Matt Walker, BBC News 4 Aug 09;
Europe's largest mammal, the European bison, remains extremely vulnerable to extinction, despite long-standing efforts to save it, new research shows.
One of the two remaining wild herds of pure bred European bison is down to an effective population size of just 25.
That is despite the actual number of wild bison in the herd having steadily risen to around 800.
The effective population measures the bison's genetic diversity, and can help predict the animal's survival chances.
At 3m long, 2m tall and weighing up to 900kg, the European bison ( Bison bonasus ) is Europe's heaviest surviving land mammal.
It survives in the wild in just two herds, each living on either side of the Bialowieza forest which straddles Belarus and Poland.
While European bison can interbreed with American bison (Bison bison), they are generally considered to be separate species, having considerable genetic and morphological differences.
However, the species has a tortured history.
For hundreds of years, the European bison was protected across large parts of its European range, being considered 'King's game' protected by the monarchy and Russian tsars that conquered Poland.
But early in the 20th Century, its numbers crashed as people left hungry by World War I and a lack of protection saw ruthless poaching of the animals for meat and hide.
By 1919, none were left in the wild.
Back from the dead
"So in the 1920s, biologists decided to reconstruct the population out of the few individuals left in the public and private collections and zoological gardens," says Malgorzata Tokarska of the Mammal Research Institute of the Polish Academy of Sciences, in Bialowieza, Poland.
Of 54 European bison left in the world at the time, just four bulls and three cows went on to found the surviving pure-bred population. Of those alive today, all originate from just from just one bull, with 90% of all their genes coming from two founders.
Today's population stands at around 1400 spread all over the world. The only wild animals live in the Bialowieza forest, with around 400 individuals on either side of the border.
To quantify the impact of the 20th Century bottleneck, Tokarska and colleagues Agata Kawalko, Jan Wojcik and Cino Pertoldi genetically sampled 178 individuals at 12 different points in their genome.
By testing the skulls and frozen soft tissues of long-dead animals, as well as live animals, the team could analyse bison born each decade from 1950 onwards.
Despite the growth in actual bison numbers, the genetic tests have revealed that the herd contains an effective population of just 25 animals, the team report in the Biological Journal of the Linnaean Society.
The effective population of any group of animals will be lower than the number that actually exist, due to factors such as non-breeding individuals or a skewed sex ratio.
But it's clear that the European bison has not recovered from the genetic bottleneck it suffered during the early 20th Century.
Usually, a population of animals must have an effective genetic population of 50 animals to be considered to be safe from an immediate threat of extinction caused by the dangerous effects of inbreeding or having too few genes to adapt to new environments.
"They are highly inbred and closely related and the genetic surveys confirmed that," says Tokarska.
"We could pretend that we have a big plan, but honestly, there's not much we can do.

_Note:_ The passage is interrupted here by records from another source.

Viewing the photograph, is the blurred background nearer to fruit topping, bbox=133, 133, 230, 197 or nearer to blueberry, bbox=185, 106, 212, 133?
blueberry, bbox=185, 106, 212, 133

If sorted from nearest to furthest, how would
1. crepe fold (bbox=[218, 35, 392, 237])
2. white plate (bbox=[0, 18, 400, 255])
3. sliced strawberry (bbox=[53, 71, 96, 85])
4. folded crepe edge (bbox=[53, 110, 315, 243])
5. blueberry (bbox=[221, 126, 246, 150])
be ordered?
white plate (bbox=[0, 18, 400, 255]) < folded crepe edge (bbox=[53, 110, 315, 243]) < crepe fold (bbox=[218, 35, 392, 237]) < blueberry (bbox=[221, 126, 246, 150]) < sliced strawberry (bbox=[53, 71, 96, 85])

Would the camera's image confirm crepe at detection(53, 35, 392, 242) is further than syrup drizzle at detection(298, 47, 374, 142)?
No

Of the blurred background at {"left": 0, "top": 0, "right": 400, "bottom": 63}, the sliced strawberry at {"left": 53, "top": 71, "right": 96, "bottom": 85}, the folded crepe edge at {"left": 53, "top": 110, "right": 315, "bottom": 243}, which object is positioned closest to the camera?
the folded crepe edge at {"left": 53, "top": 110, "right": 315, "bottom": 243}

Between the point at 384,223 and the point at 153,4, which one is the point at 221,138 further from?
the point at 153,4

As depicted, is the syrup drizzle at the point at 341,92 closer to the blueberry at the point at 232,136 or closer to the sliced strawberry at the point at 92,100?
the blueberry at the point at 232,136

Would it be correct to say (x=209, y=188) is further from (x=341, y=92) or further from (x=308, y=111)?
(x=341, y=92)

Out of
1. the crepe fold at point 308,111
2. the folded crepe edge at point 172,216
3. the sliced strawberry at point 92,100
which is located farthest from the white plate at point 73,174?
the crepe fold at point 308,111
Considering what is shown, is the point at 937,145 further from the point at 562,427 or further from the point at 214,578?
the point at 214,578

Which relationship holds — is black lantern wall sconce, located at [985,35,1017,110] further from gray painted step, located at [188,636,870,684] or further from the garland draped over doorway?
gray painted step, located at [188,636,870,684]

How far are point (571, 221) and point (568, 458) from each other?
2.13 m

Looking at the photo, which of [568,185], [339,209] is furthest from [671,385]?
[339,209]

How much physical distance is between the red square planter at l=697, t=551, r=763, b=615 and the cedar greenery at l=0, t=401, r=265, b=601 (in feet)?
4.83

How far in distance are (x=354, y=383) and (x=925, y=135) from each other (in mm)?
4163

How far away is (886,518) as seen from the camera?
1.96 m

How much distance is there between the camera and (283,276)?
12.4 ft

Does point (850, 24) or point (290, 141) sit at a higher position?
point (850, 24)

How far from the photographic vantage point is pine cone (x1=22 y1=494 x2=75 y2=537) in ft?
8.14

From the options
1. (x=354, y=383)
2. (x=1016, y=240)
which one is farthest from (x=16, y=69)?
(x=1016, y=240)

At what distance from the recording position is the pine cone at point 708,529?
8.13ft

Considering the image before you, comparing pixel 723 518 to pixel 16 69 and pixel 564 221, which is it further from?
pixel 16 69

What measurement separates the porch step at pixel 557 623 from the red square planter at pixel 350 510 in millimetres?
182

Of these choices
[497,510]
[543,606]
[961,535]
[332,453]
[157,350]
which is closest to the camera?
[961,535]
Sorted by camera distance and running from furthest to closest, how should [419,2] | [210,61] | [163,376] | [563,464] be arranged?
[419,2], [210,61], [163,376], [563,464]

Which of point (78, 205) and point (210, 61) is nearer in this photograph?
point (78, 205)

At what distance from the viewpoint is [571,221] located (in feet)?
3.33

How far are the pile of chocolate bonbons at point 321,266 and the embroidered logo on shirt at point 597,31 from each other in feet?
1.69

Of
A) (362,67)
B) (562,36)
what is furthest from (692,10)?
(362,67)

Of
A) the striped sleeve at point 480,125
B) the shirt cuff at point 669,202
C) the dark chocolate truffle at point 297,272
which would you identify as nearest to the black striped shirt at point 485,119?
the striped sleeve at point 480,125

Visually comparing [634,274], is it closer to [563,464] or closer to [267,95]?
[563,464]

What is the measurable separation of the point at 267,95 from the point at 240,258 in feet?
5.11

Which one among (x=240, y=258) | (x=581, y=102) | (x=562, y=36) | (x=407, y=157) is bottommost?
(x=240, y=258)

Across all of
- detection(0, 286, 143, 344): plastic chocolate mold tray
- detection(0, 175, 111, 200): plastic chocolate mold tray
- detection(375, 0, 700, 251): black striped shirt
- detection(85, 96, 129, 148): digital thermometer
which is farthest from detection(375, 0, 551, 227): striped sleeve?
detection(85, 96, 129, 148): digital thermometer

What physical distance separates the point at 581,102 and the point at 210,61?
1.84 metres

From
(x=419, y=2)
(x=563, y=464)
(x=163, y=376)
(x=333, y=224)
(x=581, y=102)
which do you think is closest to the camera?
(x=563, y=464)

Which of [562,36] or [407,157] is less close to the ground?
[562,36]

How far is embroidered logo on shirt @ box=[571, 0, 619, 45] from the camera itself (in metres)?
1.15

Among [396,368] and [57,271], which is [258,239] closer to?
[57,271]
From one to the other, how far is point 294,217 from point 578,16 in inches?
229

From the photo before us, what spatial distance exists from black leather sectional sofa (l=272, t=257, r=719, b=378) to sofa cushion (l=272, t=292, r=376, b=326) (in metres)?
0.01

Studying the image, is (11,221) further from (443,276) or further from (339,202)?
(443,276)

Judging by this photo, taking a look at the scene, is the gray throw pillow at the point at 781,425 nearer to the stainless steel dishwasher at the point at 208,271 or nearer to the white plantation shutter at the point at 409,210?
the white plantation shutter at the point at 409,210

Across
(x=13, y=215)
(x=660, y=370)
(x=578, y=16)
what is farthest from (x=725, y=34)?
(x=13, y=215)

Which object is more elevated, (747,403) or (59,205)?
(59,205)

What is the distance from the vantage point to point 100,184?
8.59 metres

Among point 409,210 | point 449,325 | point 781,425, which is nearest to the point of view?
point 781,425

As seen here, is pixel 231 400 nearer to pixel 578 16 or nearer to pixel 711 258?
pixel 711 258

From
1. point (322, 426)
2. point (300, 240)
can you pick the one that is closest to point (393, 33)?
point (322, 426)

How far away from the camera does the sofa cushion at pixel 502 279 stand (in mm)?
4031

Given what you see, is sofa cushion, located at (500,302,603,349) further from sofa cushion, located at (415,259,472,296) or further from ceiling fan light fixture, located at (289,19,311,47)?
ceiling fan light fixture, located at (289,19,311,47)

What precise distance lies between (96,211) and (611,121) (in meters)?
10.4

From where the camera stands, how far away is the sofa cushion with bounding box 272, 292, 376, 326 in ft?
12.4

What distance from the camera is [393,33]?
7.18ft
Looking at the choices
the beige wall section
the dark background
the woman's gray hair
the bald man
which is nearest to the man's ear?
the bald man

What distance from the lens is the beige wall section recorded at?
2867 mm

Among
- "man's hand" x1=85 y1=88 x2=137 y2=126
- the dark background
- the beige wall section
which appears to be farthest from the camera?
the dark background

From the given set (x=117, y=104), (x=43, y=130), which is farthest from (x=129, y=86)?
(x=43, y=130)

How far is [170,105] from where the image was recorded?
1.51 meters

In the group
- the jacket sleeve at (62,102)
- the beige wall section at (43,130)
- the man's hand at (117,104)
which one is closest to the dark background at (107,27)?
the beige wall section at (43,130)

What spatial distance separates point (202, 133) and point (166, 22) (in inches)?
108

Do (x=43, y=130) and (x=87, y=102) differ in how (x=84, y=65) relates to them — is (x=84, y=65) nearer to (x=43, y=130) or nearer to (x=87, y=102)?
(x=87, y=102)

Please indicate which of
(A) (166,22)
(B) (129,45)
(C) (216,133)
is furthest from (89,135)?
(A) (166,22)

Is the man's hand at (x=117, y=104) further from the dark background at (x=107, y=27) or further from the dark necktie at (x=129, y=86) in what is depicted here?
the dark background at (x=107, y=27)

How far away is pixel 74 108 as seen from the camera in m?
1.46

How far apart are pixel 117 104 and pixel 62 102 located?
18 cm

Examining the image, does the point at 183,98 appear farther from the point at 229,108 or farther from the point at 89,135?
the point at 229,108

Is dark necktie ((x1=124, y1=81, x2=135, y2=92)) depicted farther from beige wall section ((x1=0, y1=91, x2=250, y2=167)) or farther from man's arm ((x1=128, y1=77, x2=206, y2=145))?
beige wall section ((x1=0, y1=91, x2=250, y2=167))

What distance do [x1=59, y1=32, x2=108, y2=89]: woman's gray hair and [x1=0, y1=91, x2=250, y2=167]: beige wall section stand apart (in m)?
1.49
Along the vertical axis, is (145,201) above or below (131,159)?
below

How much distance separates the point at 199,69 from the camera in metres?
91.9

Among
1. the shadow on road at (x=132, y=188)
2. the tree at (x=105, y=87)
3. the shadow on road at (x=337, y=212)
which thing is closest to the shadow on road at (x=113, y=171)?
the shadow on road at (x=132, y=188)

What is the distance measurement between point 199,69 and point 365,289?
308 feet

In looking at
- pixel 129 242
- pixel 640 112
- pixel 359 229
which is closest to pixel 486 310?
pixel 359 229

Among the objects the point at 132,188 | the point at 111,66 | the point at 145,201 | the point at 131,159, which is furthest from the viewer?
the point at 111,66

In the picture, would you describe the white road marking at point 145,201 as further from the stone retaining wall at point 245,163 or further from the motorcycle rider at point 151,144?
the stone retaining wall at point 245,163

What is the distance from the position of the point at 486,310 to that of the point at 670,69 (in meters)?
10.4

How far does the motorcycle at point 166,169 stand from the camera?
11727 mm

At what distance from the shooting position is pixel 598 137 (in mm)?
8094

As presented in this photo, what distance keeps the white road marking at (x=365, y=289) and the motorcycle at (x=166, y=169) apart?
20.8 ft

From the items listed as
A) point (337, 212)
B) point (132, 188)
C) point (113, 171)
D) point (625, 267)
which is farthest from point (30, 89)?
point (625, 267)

We can not enrich the genetics using breeding methods, since there are no out-bred animals. They all come from the same seven founders."
"Mostly, we can work on maintaining the bison-friendly environment and widen it," she says.
Tokarska is also just beginning to analyse the remaining Belarus bison.
Though they originate from the same animals, the other herd does have some slight genetic differences.
If they are confirmed it may be possible to bring bison together from the two herds to further improve the species' survival chances, she says.